---- FONTE
Entrevista de Katy Navarro e Sandra Ney com Nonato Gurgel para o PROLER – Casa da Leitura, Rio de Janeiro, 2010.
1) Qual o Curso que ministrou e qual foi a receptividade dos participantes?
R: Ministrei o curso “Floração da Prosa no Sertão” (27/07 a 14/09). A receptividade foi boa, como atestam 40 fichas de inscrição e as listas de presença.
2) Qual o perfil dos participantes?
R: Gostei muito do perfil dos participantes. Principalmente pela diversidade da faixa etária – de 18 a 60 anos –, como também pela multiplicidade dos perfis profissionais. Havia no curso professor, coordenador de curso, aluno de mestrado, pesquisador do IBGE, produtor cultural, além de graduandos dos cursos de Letras e História, escritor.
3) Qual a importância da realização de cursos como o seu na formação dos profissionais de educação e mediadores de leitura?
--------
---- DADOS APRESENTADOS
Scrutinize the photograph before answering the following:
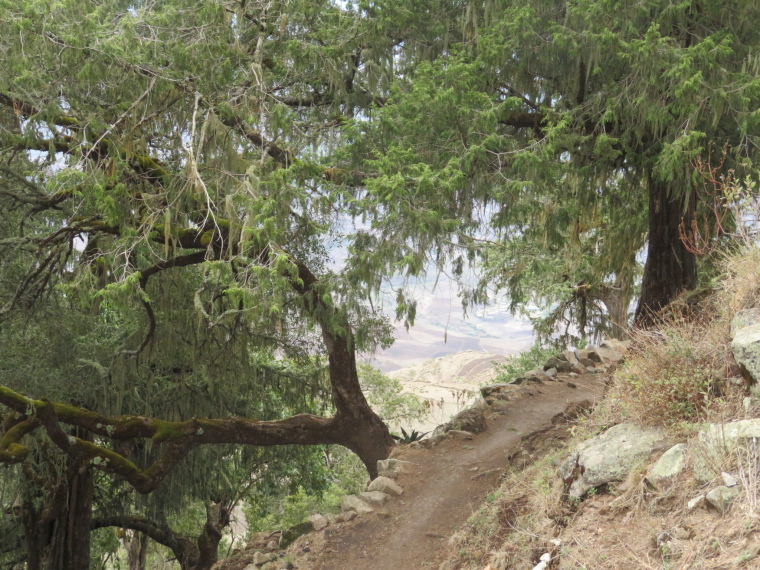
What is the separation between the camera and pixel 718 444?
--------
OBJETIVO DO EXERCÍCIO
Renomeie "participantes" como "cursistas" ao reproduzir o trecho da entrevista que vai de "1) Qual o Curso" até "mediadores de leitura?", inclusive. As linhas não têm nenhum papel aqui.

RESULTADO
1) Qual o Curso que ministrou e qual foi a receptividade dos cursistas?
R: Ministrei o curso “Floração da Prosa no Sertão” (27/07 a 14/09). A receptividade foi boa, como atestam 40 fichas de inscrição e as listas de presença.
2) Qual o perfil dos cursistas?
R: Gostei muito do perfil dos cursistas. Principalmente pela diversidade da faixa etária – de 18 a 60 anos –, como também pela multiplicidade dos perfis profissionais. Havia no curso professor, coordenador de curso, aluno de mestrado, pesquisador do IBGE, produtor cultural, além de graduandos dos cursos de Letras e História, escritor.
3) Qual a importância da realização de cursos como o seu na formação dos profissionais de educação e mediadores de leitura?